Cate smiled semi-sympathetically at recalling her first night aboard the Morganse, waking in the same bunk, suffering the visions of the same horrors. She couldn’t help but wonder how much easier things would have gone, if there had been a friendly face for her.
At least Prudence has the benefit of her own clothing, she thought ruefully. “No, they haven’t done anything, and nor will—”
“Are you a pirate’s woman?”
The absurdity caught Cate unawares. Her cheeks inexplicably heated. “Prudence, you must be famished.”
The girl predictably brightened. “Yes, I am…a bit,” she said eagerly. Then her knuckles whitened on the blanket. “Oh, but, he’s out there. I know he is!”
“Prudence, pray listen. There is no reason for you to fear N…Captain Blackthorne. I know he’s a bit…bizarre, but upon my word, you are in no danger.”
“I simply can’t.” Prudence plucked disdainfully at her sleep-wadded clothing. “I’m too mussed.”
“Mussed?” It took Cate a moment to process the concept. “It’s a pirate ship!”

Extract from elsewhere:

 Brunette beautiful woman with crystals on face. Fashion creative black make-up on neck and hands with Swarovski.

The outburst and blunt reminder was regrettable. Tears welled instantly. Concessions would need to be made soon or a replay of the scene from the night before was imminent, and it would be on Cate’s head. Several suggestions were made, but Prudence was intransigent as the aforementioned barnacle. Progress was finally achieved at the suggestion that Prudence undress, wash, and then redress.
“The ewer’s there,” Cate said, turning to leave, the prospect of coffee weighing heavily on her mind.
“The water’s cold.”
The tone of voice struck several chords, none of which were kindly. The urge to once more remind Prudence that it was a pirate ship bubbled to Cate’s lips.

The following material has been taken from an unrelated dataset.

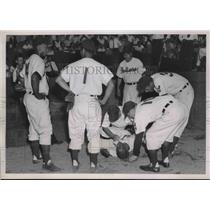 1952 Press Photo Dave Pope of Indians Lies On Ground After Hitting Wall, L. Doby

“Very well,” Cate said through clenched teeth and snatched up the pitcher. “I’ll return directly.”
Cate returned to find Prudence standing exactly as she had been left.
“I was waiting for help,” was the girl’s excuse.
Cate propped her hands on her hips. “It’s undressing. How difficult can it be?”
“Nanna always helped,” Prudence moaned, flapping her arms.
“Nanna?” Cate echoed dully. “Dare I inquire?”
“She’s my nanny. The pirates left her behind. We cried and begged, but they refused to bring her. So, I’m all alone.” Eyes brimming, Prudence gave a great display of a lower lip.
“Well, not quite,” Cate murmured under her breath, and then said louder, “Turn ’round.”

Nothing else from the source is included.